Whitewash Stained Finish

One of the first things many people do before moving into a newly purchased house is to refinish the wood floors. In other words, pickling a retro table would feel off because the modern feel of the style contradicts the antique feel of the finish. But, I love it on my daughter’s floor (not the color as much as the ease of care and people/earth-friendliness of it). Depending on the species of wood you use, and its grain patterns, you may want to wipe down the entire project with a wet sponge. Once it’s applied, the white stain allows the grain to show through, but it tones down the yellow look of the pine.

I think the jar I use is 28 oz and I dissolve one steel wool pad in it. When you test it, if it seems too concentrated (turns the wood too orange/red after the wood is dry) then add more vinegar to the solution. There is no set ratio…I usually fill a plastic cup with 1/4 to 1/2 white paint, and then add a little less water than paint. Until recently this technique involved taking ordinary paint and thinning it down to create a white stain. It’s just like painting with regular paint expect that it’s a lot thinner, so you won’t be able to load as much onto the brush. The custom cabinets shown here were made from reclaimed oak, then finished with a whitewash and a clear protective finish.

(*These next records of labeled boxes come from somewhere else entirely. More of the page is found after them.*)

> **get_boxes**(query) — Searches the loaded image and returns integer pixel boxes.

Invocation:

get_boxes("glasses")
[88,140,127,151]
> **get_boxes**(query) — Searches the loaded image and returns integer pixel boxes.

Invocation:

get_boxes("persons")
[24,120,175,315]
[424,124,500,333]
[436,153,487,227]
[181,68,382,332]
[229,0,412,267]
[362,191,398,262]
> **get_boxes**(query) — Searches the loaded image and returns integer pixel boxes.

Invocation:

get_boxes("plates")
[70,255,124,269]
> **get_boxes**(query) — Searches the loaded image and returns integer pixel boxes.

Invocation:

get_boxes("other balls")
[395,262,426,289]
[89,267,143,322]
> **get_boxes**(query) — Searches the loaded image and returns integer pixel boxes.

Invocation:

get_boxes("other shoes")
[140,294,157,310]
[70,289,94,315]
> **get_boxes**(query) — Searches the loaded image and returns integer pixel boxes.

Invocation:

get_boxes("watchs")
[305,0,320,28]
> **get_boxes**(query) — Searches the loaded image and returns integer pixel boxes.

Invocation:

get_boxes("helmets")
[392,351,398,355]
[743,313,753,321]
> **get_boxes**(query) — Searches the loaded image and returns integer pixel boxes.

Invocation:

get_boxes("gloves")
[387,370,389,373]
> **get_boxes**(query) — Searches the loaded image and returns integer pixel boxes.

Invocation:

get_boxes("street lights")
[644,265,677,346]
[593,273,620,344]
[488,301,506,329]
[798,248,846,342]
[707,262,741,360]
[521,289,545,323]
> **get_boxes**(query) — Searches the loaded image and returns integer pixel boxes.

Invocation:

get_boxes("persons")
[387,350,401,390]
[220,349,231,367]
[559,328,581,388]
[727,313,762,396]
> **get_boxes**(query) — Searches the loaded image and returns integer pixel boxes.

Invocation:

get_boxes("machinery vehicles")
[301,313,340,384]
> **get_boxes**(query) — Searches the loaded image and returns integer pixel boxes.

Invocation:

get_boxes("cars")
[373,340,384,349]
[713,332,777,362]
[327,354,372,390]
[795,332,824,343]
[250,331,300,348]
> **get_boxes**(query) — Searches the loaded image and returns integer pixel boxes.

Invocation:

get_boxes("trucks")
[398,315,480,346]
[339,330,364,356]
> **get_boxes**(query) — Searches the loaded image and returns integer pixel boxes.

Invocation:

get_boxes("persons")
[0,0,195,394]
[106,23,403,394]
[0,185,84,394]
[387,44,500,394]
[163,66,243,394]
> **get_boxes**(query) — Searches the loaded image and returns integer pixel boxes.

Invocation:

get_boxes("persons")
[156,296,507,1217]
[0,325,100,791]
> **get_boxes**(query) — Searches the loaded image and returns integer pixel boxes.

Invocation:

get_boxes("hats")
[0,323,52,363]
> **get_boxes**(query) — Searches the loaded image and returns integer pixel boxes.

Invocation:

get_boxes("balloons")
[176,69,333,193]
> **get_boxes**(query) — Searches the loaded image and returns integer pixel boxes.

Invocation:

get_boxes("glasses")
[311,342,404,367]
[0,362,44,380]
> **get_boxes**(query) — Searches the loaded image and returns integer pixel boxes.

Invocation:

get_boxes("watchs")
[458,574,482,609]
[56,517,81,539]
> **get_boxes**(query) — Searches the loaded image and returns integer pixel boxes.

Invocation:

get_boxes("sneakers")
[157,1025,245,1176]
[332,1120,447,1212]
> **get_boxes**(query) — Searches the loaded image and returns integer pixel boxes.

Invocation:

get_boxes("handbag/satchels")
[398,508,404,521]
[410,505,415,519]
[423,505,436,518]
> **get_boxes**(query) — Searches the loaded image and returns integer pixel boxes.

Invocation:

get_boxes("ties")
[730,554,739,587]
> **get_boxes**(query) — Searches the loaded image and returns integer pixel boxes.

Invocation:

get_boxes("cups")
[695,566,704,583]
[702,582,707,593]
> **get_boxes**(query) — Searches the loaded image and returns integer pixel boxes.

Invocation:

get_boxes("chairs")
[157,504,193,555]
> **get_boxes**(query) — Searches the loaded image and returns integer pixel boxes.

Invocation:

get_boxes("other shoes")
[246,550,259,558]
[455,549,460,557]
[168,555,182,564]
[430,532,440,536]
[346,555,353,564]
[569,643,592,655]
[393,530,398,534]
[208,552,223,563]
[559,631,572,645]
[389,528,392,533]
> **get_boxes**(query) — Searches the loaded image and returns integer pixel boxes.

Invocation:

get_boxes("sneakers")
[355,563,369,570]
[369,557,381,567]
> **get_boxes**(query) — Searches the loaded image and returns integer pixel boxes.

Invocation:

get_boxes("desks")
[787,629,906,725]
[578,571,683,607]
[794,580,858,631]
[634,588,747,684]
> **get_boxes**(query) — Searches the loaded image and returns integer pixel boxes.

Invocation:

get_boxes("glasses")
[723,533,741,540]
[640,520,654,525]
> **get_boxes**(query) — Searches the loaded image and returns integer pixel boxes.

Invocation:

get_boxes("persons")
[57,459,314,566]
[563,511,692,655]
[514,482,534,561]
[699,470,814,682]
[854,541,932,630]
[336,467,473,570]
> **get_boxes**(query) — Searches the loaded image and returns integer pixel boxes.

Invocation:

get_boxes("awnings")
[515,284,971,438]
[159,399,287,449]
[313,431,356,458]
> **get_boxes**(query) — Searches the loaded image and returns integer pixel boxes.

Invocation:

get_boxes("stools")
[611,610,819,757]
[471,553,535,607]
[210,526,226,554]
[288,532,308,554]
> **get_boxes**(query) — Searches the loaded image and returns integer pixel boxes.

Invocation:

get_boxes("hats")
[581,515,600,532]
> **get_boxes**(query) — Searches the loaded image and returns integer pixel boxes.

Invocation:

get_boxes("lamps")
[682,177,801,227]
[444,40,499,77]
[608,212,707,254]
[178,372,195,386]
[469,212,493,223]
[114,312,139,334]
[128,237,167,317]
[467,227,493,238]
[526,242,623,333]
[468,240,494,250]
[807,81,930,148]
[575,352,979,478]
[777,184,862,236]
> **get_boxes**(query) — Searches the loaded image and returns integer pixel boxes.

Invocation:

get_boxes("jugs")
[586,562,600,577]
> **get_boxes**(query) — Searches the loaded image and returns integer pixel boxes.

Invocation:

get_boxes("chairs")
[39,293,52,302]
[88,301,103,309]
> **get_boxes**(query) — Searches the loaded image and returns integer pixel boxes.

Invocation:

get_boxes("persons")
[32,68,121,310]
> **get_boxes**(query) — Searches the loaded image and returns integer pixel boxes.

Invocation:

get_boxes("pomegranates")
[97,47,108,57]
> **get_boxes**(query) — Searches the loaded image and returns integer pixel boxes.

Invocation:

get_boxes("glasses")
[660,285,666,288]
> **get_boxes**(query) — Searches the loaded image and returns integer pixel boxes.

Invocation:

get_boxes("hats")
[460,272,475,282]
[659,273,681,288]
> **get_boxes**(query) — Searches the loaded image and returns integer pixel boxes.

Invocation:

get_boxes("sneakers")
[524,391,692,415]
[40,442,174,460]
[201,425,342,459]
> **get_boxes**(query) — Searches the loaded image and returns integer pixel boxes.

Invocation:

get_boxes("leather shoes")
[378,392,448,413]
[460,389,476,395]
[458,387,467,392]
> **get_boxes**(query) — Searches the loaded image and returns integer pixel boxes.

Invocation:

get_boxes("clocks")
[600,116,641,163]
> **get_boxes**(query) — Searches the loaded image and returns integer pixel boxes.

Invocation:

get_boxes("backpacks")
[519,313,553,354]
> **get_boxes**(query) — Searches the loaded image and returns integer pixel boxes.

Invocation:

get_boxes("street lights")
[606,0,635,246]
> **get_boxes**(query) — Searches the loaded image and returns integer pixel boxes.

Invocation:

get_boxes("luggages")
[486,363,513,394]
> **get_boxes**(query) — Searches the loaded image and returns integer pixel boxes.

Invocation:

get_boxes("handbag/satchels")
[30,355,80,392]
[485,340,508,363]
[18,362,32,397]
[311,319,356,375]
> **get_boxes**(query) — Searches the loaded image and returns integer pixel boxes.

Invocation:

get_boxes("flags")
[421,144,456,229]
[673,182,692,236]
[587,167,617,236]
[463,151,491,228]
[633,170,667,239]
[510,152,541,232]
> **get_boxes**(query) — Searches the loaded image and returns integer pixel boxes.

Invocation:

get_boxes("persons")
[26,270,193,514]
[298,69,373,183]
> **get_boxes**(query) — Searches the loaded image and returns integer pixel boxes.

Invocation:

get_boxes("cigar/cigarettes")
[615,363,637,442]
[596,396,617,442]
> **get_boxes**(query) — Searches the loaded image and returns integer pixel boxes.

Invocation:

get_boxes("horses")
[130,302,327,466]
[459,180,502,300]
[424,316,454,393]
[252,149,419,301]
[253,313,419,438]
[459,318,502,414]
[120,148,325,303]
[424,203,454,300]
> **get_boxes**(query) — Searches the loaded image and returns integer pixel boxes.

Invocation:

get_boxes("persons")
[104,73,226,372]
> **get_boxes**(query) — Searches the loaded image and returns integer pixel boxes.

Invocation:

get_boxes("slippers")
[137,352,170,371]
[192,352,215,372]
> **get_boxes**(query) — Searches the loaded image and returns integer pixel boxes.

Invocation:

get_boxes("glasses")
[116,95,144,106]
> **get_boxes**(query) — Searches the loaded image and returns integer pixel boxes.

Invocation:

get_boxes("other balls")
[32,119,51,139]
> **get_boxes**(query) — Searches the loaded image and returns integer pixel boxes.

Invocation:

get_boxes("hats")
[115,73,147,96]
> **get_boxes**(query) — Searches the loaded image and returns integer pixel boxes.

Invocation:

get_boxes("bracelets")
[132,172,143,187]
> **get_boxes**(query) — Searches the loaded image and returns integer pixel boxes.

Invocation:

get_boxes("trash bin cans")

When doing multiple sanding and finishing cycles, do not re-sand the wood until it is completely dry. To test the results of these variables, ask your refinisher to apply some stain to short lengths cut from a new piece of flooring made from the same wood species. I typically whitewash with whatever white paint I have on hand, since I keep a pretty good stock of that.

The common thing to do is to bleach the pine wood using a process of lye and oil; that gets you a pale finish where the texture and knots of the wood still peek through the veneer. Turn to Minwax® to add rich color and durable protection to your wood project in a single step. I’ve also read about using beach or oxalic acid to lighten the wood and remove the tannins but haven’t tried it yet. The stain penetrates the wood and will require a painful amount of sanding to remove. For an off-the-shelf solution, check out General Finishes Whitewash from our sponsor Rockler, at under $20 a quart. I haven’t tried white washing yet although I’m thinking about doing it on a dresser, hmmm.

You won’t find many store bought” pieces of furniture that go to this level of work, but then again most commercial finishes look flat and unsophisticated. Although certain stains are sold under the name pickling stain, technically, pickling is a method not a finish. My personal preference is to build and buy solid wood furniture whenever possible and practical since you have more finish options. You can probably sand the table down to a lighter color without sanding it down to bare wood.

I built a dining table and used fir and pine for a dresser (did not use the oxidizing solution), but used a different type of wood for a piece of furniture and the oxidizing solution did not work. Ferric acetate reacts with tannins which are naturally present in varying concentrations in wood, much more in hardwoods like oak and maple, and less so in softwoods like pine or fir. If the finish wasn’t rock-hard, I suspect my butter knife and fork could cut through it! I am actually wondering about the water based floor finish you use as your top coat. Different wood species will produce different results, as will different boards of the same species.